Because those triples seem to have been lost.

[whikloj@jujo]/var/indexes/triples% grep 'http://islandora.ca/ontology/relsext#width' quads?.nq               
[whikloj@jujo]/var/indexes/triples% grep 'http://islandora.ca/ontology/relsext#height' quads?.nq
[whikloj@jujo]/var/indexes/triples% grep 'height' quads?.nq 
quads0.nq:<info:fedora/uofm:2625315> <http://purl.org/dc/elements/1.1/relation> "Manitoba Historical Society Resources:  Historic Sites of Manitoba--http://www.mhs.mb.ca/docs/sites/riverheightsschool.shtml" <ca.umanitoba.dam.fedora#ri> .
quads0.nq:<info:fedora/uofm:2629607> <http://purl.org/dc/elements/1.1/relation> "Winnipeg Architecture Foundation--http://www.winnipegarchitecture.ca/silver-heights-gates/" <ca.umanitoba.dam.fedora#ri> .
quads1.nq:<info:fedora/uofm:2631159> <http://purl.org/dc/elements/1.1/relation> "Manitoba Historical Society Resources:  Historic Sites of Manitoba--http://www.mhs.mb.ca/docs/sites/riverheightstelephone.shtml" <ca.umanitoba.dam.fedora#ri> .
[whikloj@jujo]/var/indexes/triples% grep 'width' quads?.nq
quads1.nq:<info:fedora/uofm:1414465> <http://purl.org/dc/elements/1.1/description> "The annotated back of a photograph of St.

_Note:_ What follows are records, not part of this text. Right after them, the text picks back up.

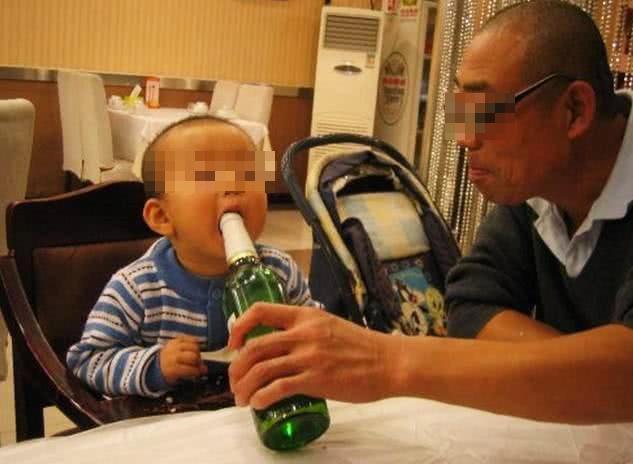 Cháu trai 8 tuổi tổn thương gan nghiêm trọng vì cốc bia mà ông nội cho uống mỗi ngày: 4 loại nước vô cùng nguy hiểm với trẻ nhỏ nhưng bố mẹ vẫn thờ ơ - Ảnh 2.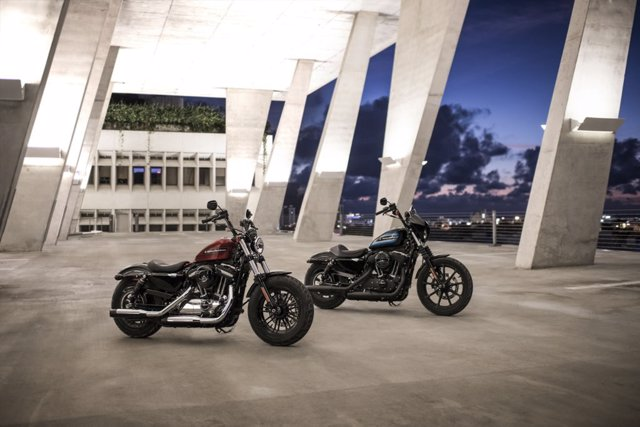 Harley-Davidson Sportster Forty-Eight Special y Iron 1200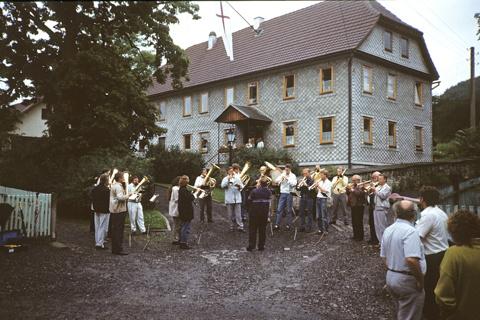 """Zu Kirchfesten wurde schon früh der Pfarrer mit einem Ständchen """"geweckt"""". Hier die Wuppertaler Blasmusik, die wir mit vielen Schwierigkeiten nach Crock geholt haben."""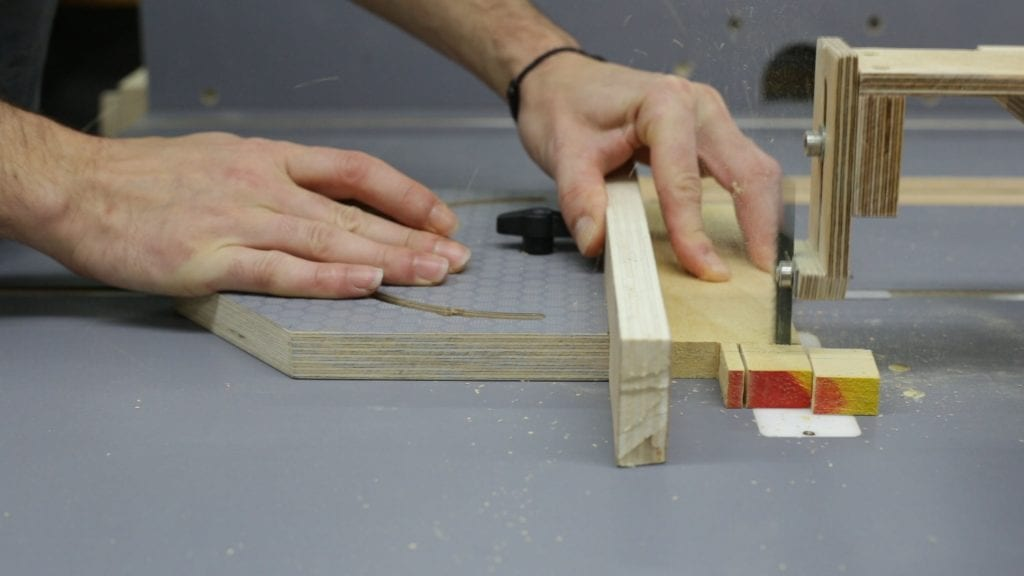 Testing-inverted-jig-saw-guide-table-saw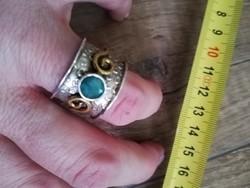 Smaragdköves, izraeli, széles ezüst gyűrű, aranyozással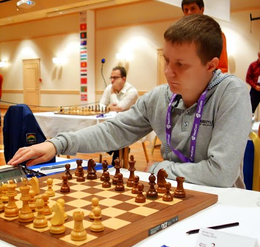 Alexander Areshchenko at the 2013 Chess World Cup.png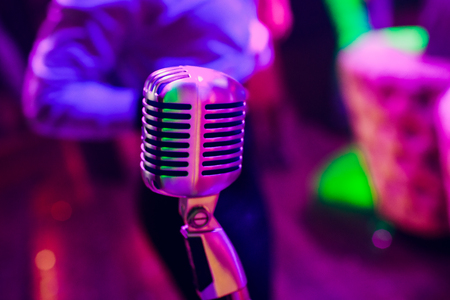 microphone on a stand up comedy stage with reflectors ray, high contrast image Banque d'images - 114254098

John's College at the University of Manitoba's Fort Garry Campus, showing the building while under construction with a large sign dominating the foreground. Annotations read: \"4. 3 col width. 6\" wide, 4 1/2\" deep. 2554.\"" <ca.umanitoba.dam.fedora#ri> .
[whikloj@jujo]/var/indexes/triples%

Answer 21 · 2018-03-28T15:17:08.000Z

I think we're hitting this. I will cut a branch with a proposed fix pronto. Before I do that, can you open a new ticket so we can close this one?

As far as freezing on resume, that is weird. I haven't ever seen that, but I normally make use of nohup and tail -f the file to which it redirects SYSOUT, instead of trying to watch the SYSOUT of the utility itself.

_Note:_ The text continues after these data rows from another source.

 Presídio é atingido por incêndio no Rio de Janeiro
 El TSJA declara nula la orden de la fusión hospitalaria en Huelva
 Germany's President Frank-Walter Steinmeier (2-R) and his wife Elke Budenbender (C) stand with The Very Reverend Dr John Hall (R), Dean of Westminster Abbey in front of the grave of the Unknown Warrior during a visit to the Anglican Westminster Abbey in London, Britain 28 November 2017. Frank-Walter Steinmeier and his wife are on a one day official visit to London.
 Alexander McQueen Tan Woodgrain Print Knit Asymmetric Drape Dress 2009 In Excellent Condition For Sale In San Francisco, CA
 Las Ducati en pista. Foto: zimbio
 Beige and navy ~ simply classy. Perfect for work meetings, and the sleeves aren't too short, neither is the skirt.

Answer 22 · 2018-03-28T15:24:46.000Z

P.S., for doing testing with this code, it's worth noting that you can use the CLI flags to select only a certain list of objects to index.

Answer 23 · 2018-03-28T16:17:24.000Z

@whikloj Closing this in favor of #5 .

Answer 24 · 2018-03-28T18:02:25.000Z

No memory errors with this branch. 👍

Answer 25 · 2018-03-28T21:44:22.000Z

Thanks, @whikloj ! Does "this branch" mean https://github.com/ajs6f/fcrepo3-rdf-extractor/tree/CorrectingStreaming? Because that has been merged into master, so we should be good to continue working with master. In fact, because of the last paragraph of #5 (comment), we really definitely surely very much ought to be working with master.

Answer 26 · 2018-03-29T14:17:46.000Z

Yes this branch means CorrectingStreaming and I will re-run a set of objects (say 100) today using master.